- **Opdracht A**
Welk voordeel van doubleren hoort volgens de tekst over doubleren bij het kopje "Homogene groepen"?
- **Opdracht B**
Neem uit de tekst over doubleren letterlijk het stuk over dat begint bij de woorden "- Hard werken: je" en stopt na "een jaartje blijven.".

Voordelen van doubleren
- Homogene groepen: je zorgt ervoor dat het niveau binnen de groep evenwichtig blijft.
- De beste zijn: Als je blijft zitten krijg je als kind een beetje het gevoel dat je de beste bent, want je
hebt het al eens eerder gehad.
- Hard werken: je kan ook het gevoel krijgen dat je harder moet werken, omdat je al eens bent
blijven zitten en dat niet nogmaals wilt doen.
- Stof bouwt op: het wordt alleen maar moeilijker en moeilijker. Als de basis niet voldoende is, dan
kan je beter een jaartje blijven.
Nadelen van doubleren
- Het kost geld (10.000): het kost veel om een heel extra jaar te moeten volgen.
- Vrienden zijn weg: alle vrienden die je maakt in de klas gaan door en jij blijft zitten. Waarom
kunnen mijn vrienden het wel en ik niet?

- **Beschikbare gegevens**
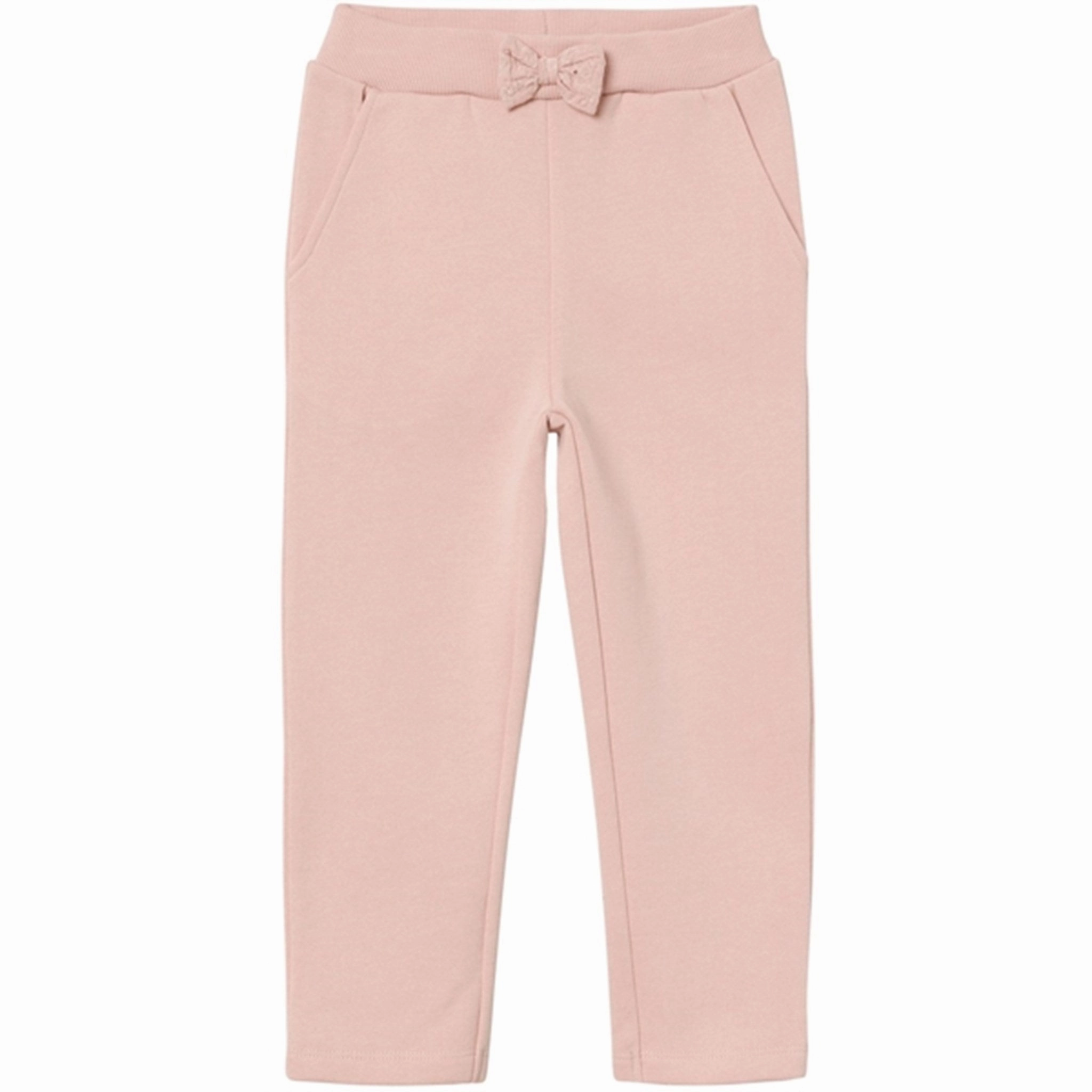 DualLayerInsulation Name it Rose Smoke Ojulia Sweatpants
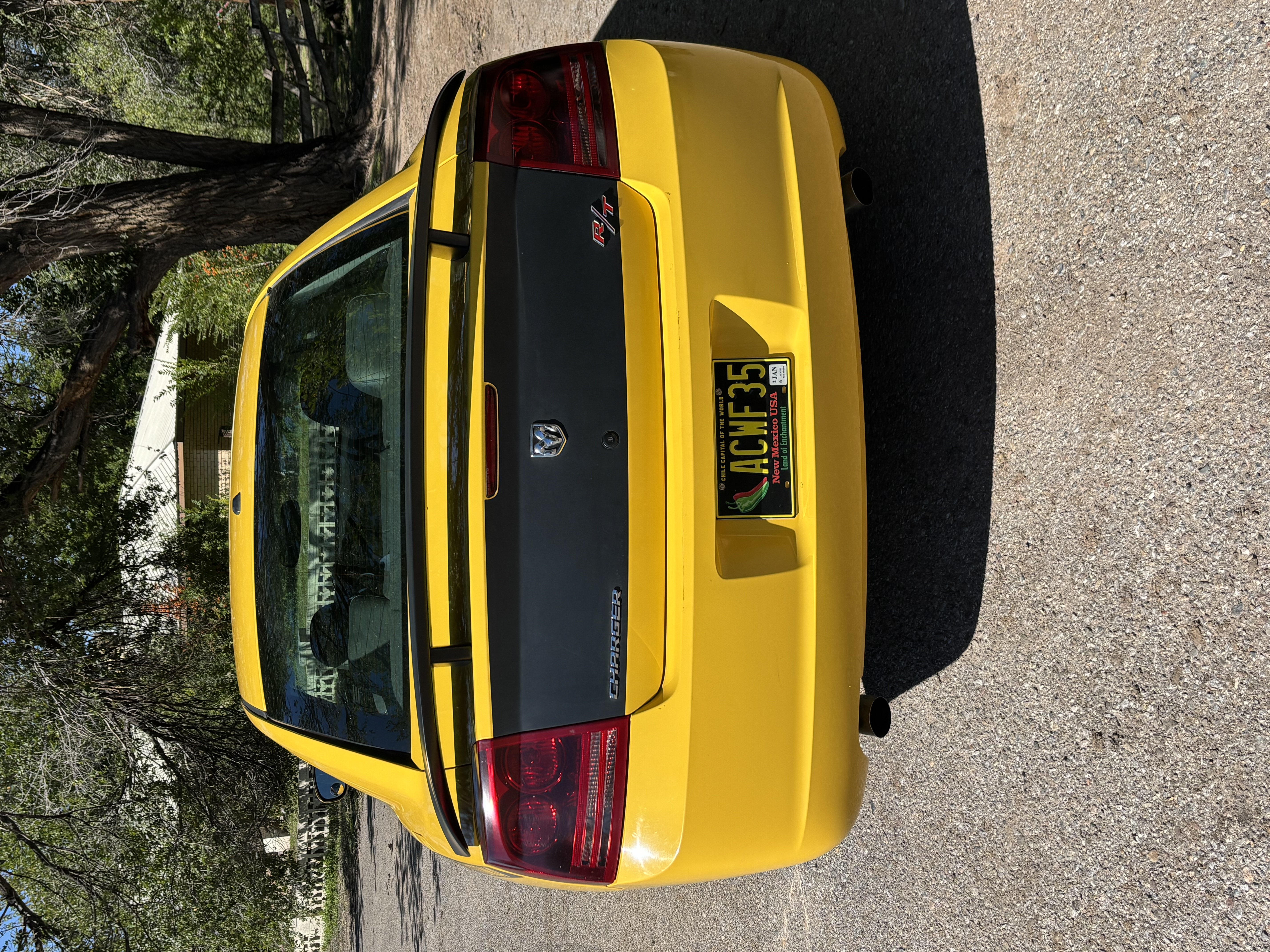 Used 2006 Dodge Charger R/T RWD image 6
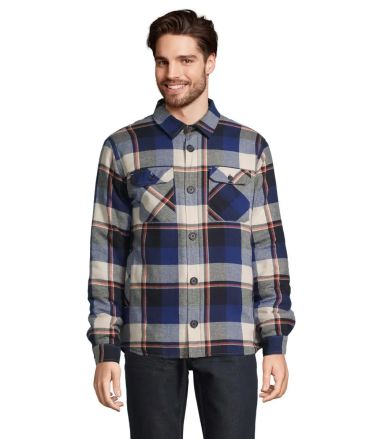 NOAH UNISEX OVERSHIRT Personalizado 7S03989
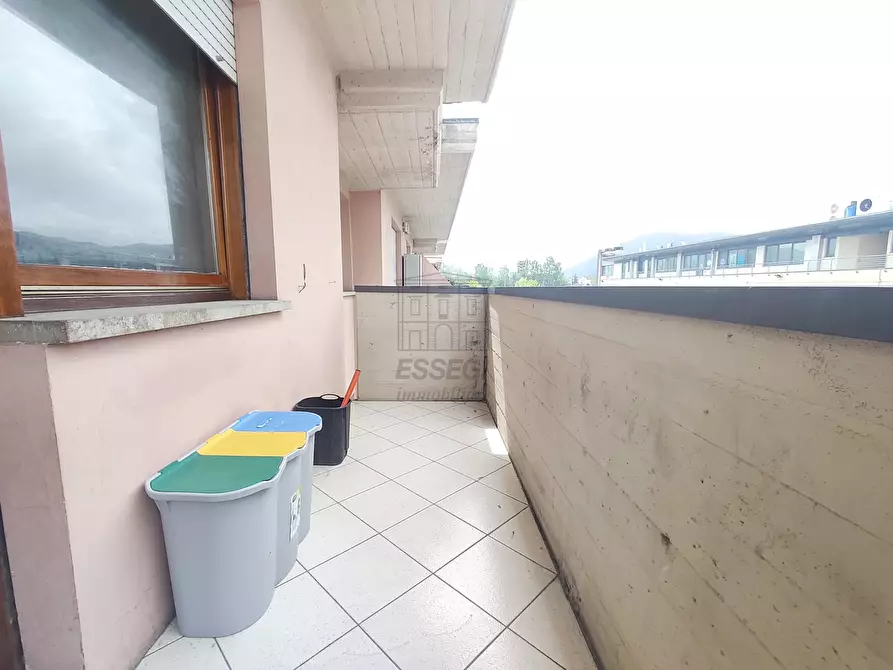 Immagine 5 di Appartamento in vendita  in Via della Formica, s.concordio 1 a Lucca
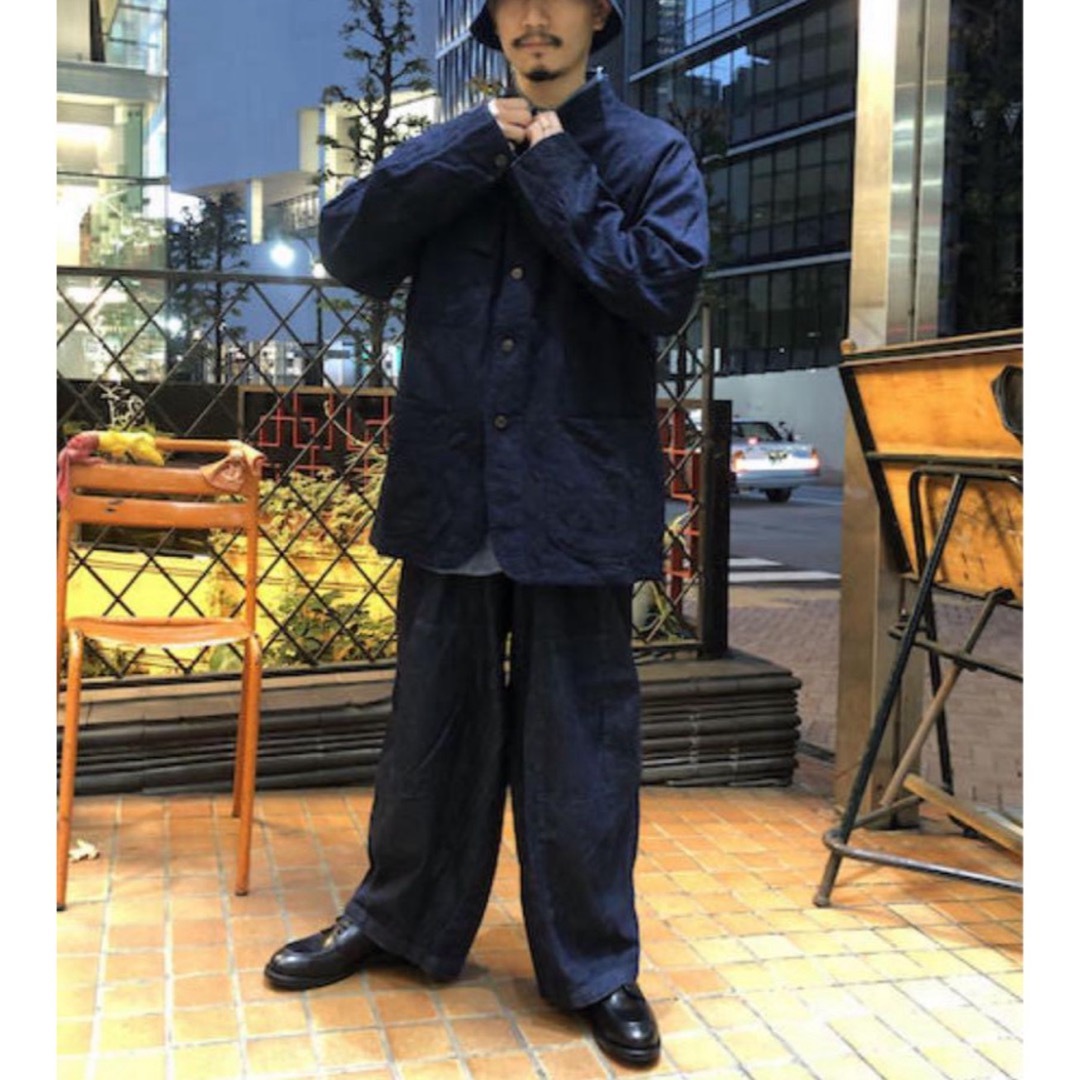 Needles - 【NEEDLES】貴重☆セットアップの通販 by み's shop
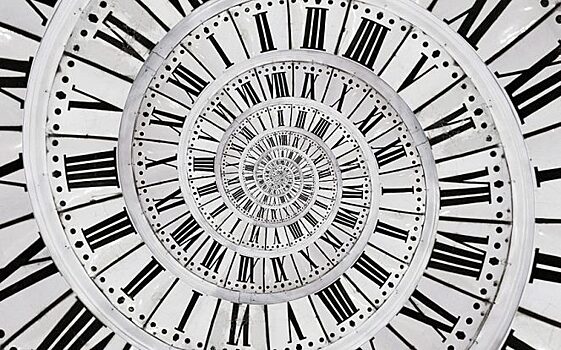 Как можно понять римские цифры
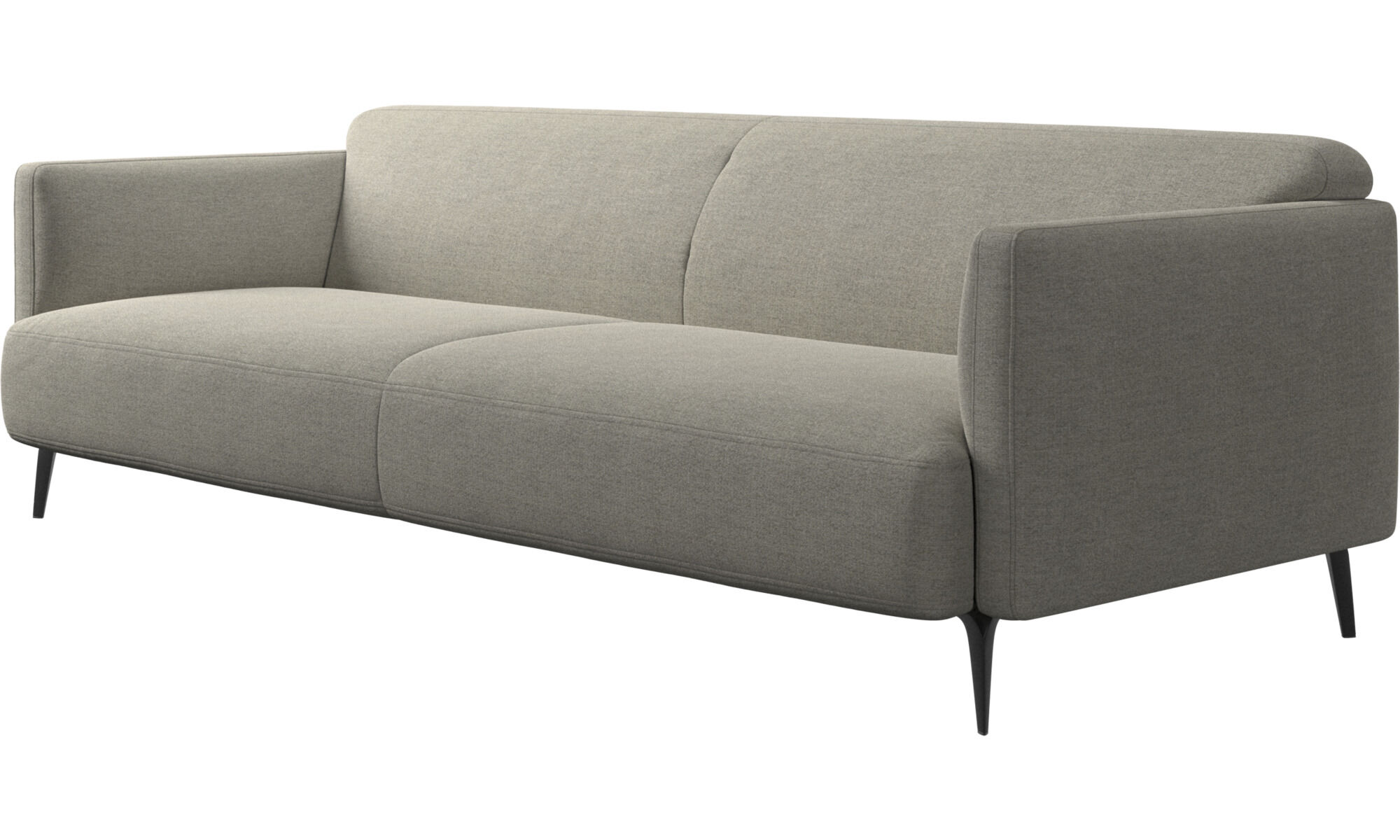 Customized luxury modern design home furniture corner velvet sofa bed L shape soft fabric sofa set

- **Resultaat A**
Het niveau binnen de groep blijft evenwichtig.

- **Resultaat B**
- Hard werken: je kan ook het gevoel krijgen dat je harder moet werken, omdat je al eens bent
blijven zitten en dat niet nogmaals wilt doen.
- Stof bouwt op: het wordt alleen maar moeilijker en moeilijker. Als de basis niet voldoende is, dan
kan je beter een jaartje blijven.